Para sorpresa de todos, no obstante, dejó una carta manuscrita dirigida a Simona y su hijo, y otra a nombre de un tal don Eladio de la Mata. Sin ninguna exposición gratuita de afectos, en la primera estipulaba dejar una renta fija a nombre de su ahijado, destinada en exclusiva a su educación. Las condiciones respecto a la formación del muchacho estaban desgranadas de manera meridianamente clara. En caso de aceptarlas, el joven se trasladaría a Madrid, donde viviría como huésped en casa de los porteros de un inmueble de su propiedad en la calle de la Princesa. Debería entonces preparar y presentarse al examen de bachillerato y, de aprobarlo, matricularse en la universidad, donde cursaría los estudios de su elección. Para todo ello, don Ramón Otero correría con todos los gastos a cuenta de su herencia. En caso contrario, si nunca ingresaba en la universidad, no habría forma posible de recibir compensación ni en metálico ni de ninguna otra manera.

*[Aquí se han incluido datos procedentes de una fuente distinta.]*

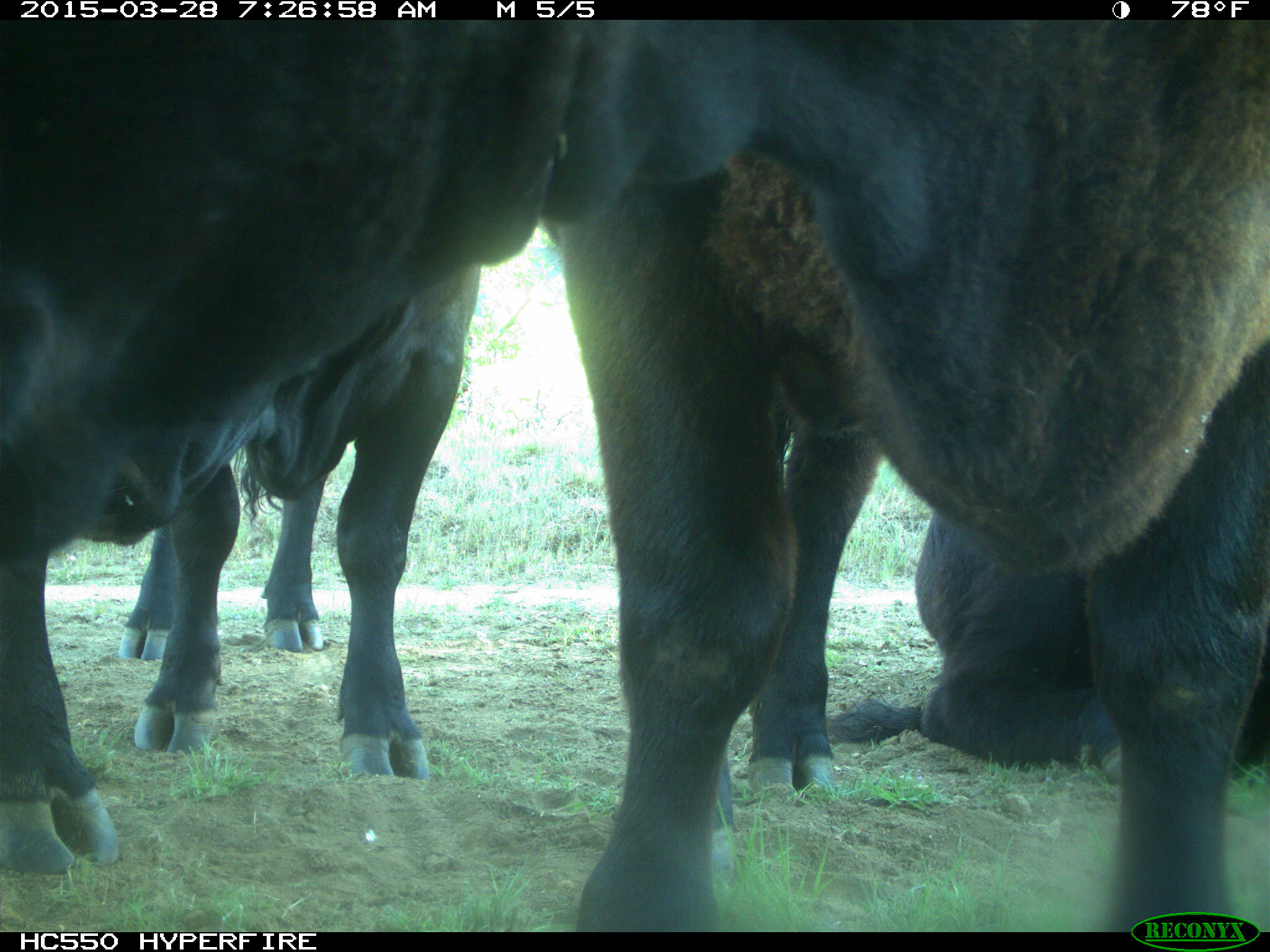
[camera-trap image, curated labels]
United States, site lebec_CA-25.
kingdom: Animalia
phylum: Chordata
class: Mammalia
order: Artiodactyla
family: Bovidae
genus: Bos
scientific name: Bos taurus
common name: domestic cow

La propuesta, fuertemente blindada, no admitía doble lectura ni resquicio alguno para sacarle otra tajada que no fuera la de apartar al chico del miserable futuro que le esperaba arrancando carbón en las profundidades de una mina. El objetivo del ofrecimiento era, en palabras de doña Manolita, hacer del muchacho lo que entonces se denominaba un hombre de provecho.
Aquel despotismo ilustrado dejó a Andrés y a su madre llenos de ilusión en la misma medida que al padre y marido encabronado hasta los tuétanos. Incapaz de descifrar el sentido de tan extemporánea voluntad, el minero maldecía su negra suerte mientras se cagaba a voces en la estampa de la difunta sin presentir que con tal comportamiento no hacía sino ratificar sus pronósticos. Y así, sin dejar de mentar con malos nombres tanto a la señora como a su santa madre, agarró una cogorza de tales dimensiones que acabó perdiendo el sentido en plena calle y no logró recuperarlo hasta que dos barreneros del Pozo Norte lo llevaron a rastras hasta su casa.

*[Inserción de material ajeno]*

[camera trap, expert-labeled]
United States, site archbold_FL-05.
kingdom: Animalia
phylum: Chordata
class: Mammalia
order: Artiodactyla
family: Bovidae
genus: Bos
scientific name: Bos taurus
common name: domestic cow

Simona, en cambio, no lo entendió igual y por eso se enfrentó a su marido con el mismo brío con el que fregaba casas ajenas desde que era una chiquilla. Pero el minero Fontana era terco como un mulo y cada vez que su mujer intentaba hacerle entender lo provechoso del asunto, esta acababa recibiendo más palos que razones. Así que ella decidió atajar por lo sano y, sin decir nada a nadie, en la última noche del año preparó un miserable hatillo con una muda, una camisa limpia y media hogaza de pan con queso, y se dedicó a esperar. A las tres de la mañana del día de Año Nuevo regresó al hogar el minero Fontana con otra melopea monumental. Cuando logró acostarlo, se sentó en una silla de enea, se arrimó al brasero de picón y se quedó mirando las brasas abstraída en sus pensamientos.

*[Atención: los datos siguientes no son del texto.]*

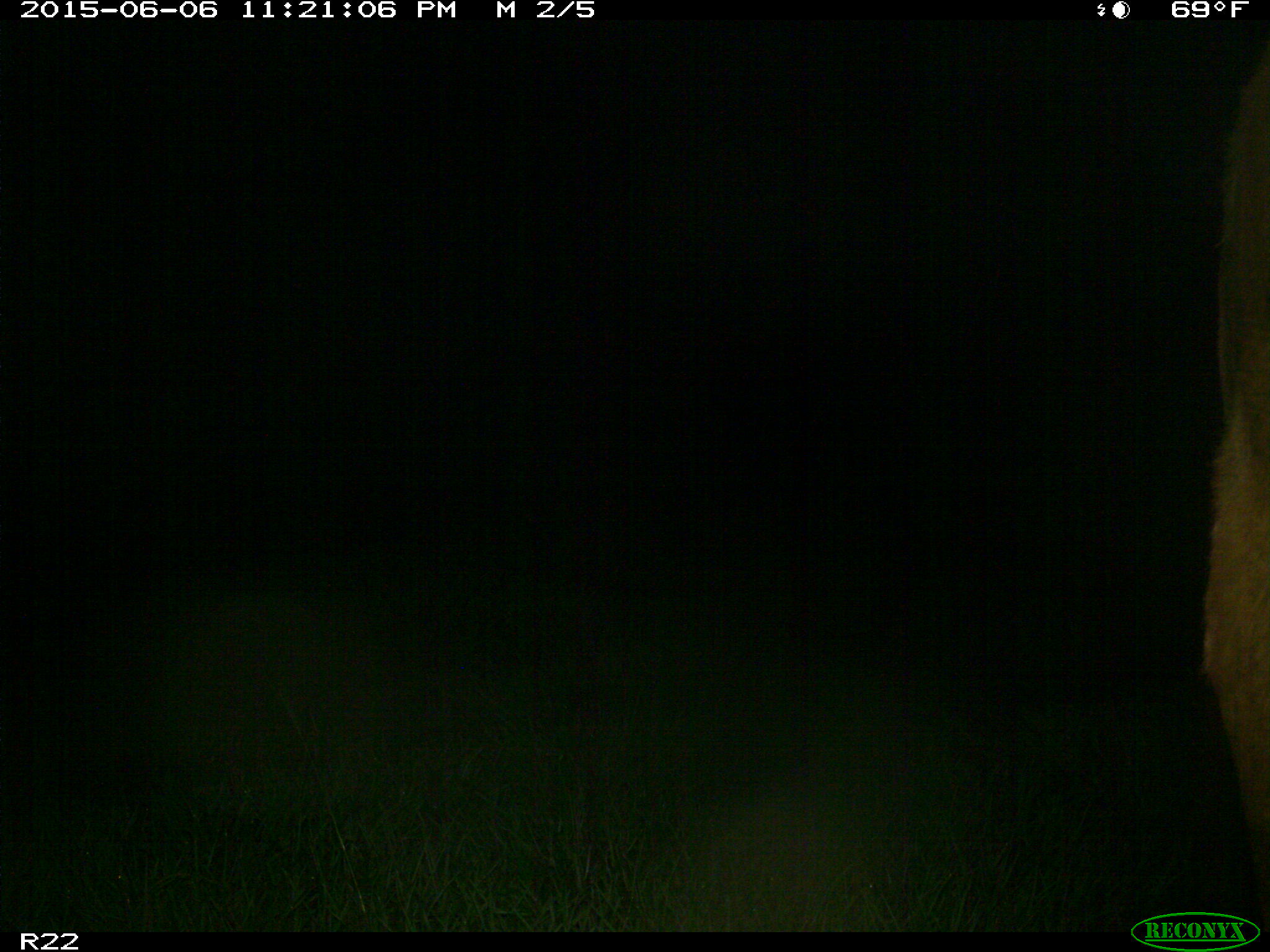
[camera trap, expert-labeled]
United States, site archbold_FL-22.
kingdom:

Una hora después despertó a Andrés y le ordenó en voz queda que se vistiera. Atenazados por la escarcha de la madrugada, los dos apretaron el paso camino de la estación. Una vez allí, ella le entregó el sobre con papeles y billetes que esa misma mañana había recibido de manos de don Ramón Otero. Después lo abrazó con furia, clavándole todos los huesos de su cuerpo enjuto. A las cinco y diez de la mañana del día 1 de enero de 1930 tomó Andrés Fontana el tren correo que le conduciría a un mundo ajeno del que ya no regresaría. Jamás volvió a ver a su madre.
Simona deshizo el camino hacia su casa envuelta en su harapiento rebozo negro y arrastrando las alpargatas con desconsuelo. Llevaba todo el dolor del mundo en las entrañas, pero no soltó ni una lágrima. No quedaba ya ninguna en sus ojos secos y exhaustos.